Depuis la Conquête britannique, les Anglais ont toujours privilégié l’immigration pour nous assimiler. Peuple conquis et inféodé à un gouvernement étranger dans le cadre d’une province dont Ottawa a pris la relève de juridiction, les assauts juridiques pour nous contenir n’en finissent plus. Sur le plan sociologique, le multiculturalisme n’est que le prolongement du rapport Durham qui, en 1838, recommandait aux Canadiens-Français, (et cela dans leur propre intérêt disait-il), de se laisser assimiler par la glorieuse culture anglo-saxonne.

Or, il y a deux façons d’envahir un pays: 1. par l’invasion militaire, et 2. par ce que les ethnologues appellent l’invasion interstitielle, c’est-à-dire l’insertion pacifique d’étrangers dans un corps social donné, soit l’immigration. Mon peuple a été soumis aux deux invasions. Sur le plan international, regardez le Tibet. Lui aussi a été envahit. Les Chinois l’ont envahit militairement et ensuite, l’ont envahit en les submergeant de Chinois. Aujourd’hui, le Tibet des Tibétains n’existe plus. Les Tibétains sont devenus minoritaires dans leur propre pays sans espoir de reconquête car il est trop tard. Comme les Tibétains, les Frankois sont aujourd’hui en mode génocidaire doux: petit à petit, lentement mais sûrement nous disparaissons, comme si de rien n’était. Montréal est déjà conquis. L’effondrement de la Concorde est non pas à venir, il est là. Alarmiste je suis? Vous m’en reparlerez dans quelque temps.
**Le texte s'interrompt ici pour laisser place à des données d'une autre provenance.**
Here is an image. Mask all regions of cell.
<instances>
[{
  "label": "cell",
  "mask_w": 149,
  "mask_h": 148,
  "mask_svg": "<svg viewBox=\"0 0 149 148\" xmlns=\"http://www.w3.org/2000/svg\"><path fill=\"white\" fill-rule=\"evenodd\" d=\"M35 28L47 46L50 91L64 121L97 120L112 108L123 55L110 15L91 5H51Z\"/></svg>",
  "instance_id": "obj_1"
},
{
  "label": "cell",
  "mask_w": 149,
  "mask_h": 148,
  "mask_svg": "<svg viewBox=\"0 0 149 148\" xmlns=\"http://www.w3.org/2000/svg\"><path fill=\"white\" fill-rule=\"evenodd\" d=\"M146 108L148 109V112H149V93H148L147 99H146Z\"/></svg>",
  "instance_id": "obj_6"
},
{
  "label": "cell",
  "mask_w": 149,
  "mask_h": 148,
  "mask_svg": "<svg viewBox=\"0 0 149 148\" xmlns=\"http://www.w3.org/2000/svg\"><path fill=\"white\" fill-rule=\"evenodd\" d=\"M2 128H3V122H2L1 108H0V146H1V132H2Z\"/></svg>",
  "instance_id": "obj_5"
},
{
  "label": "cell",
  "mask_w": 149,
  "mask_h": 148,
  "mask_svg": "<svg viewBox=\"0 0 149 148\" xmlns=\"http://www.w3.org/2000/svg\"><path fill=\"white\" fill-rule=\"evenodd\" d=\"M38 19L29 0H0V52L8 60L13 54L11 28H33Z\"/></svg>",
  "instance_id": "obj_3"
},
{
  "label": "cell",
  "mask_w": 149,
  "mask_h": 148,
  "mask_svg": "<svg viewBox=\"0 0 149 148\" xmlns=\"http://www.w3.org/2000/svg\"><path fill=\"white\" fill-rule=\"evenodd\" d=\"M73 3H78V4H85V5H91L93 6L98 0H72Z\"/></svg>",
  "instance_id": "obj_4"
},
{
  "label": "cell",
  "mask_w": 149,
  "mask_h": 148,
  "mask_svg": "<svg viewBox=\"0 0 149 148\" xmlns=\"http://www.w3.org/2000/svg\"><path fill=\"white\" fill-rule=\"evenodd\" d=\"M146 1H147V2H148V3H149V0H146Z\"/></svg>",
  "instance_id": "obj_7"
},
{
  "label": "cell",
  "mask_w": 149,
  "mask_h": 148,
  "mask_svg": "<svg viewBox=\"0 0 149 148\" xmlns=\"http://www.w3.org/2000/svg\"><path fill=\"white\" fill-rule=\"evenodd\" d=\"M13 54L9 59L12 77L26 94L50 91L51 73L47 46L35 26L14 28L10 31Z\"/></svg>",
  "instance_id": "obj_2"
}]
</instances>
Hérouxville est un signal parmi d’autres directement en rapport avec notre survivance (n’ayons pas peur des mots) ethnique; bien sûr, si celle-ci nous intéresse encore. Comme Mario Roy l’a écrit dans La Presse du 10 janvier 2007:

«Le Québec expérimente, aujourd’hui, ce que d’autres nations ont expérimenté, hier. C’est-à-dire l’accueil d’une immigration qui n’est pas de souche européenne et judéo-chrétienne, porteuse d’un bagage culturel distinct se fondant avec difficulté dans le décor. Or, à partir d’une certaine masse critique de fibres nouvelles, le tissu social se met à craquer: c’est une fatalité qu’il est futile et dangereux de nier.»

Encore une fois, comme souvent au Québec (pour ne pas dire toujours), l’élite sociale, politique, intellectuelle (appelez-la comme vous voulez), est en porte-à-faux avec le peuple. La coupure est patente! Alors que des milliers de courriels sont favorables à la prise de position des braves gens de Hérouxville et de leur franc-parler, pour cette élite à l’intellect tellement développé qu’elle ne voit plus rien, Hérouxville est synonyme d’intolérance, de rural, de pensée inadéquate, de négatif, de naïf, de grotesque, de surréaliste, etc. Non mais, faut-il être méprisant envers son propre peuple pour penser ainsi! Honte à eux!

Au nom de la survivance frankoise: intégration, oui, multiculturalisme, non!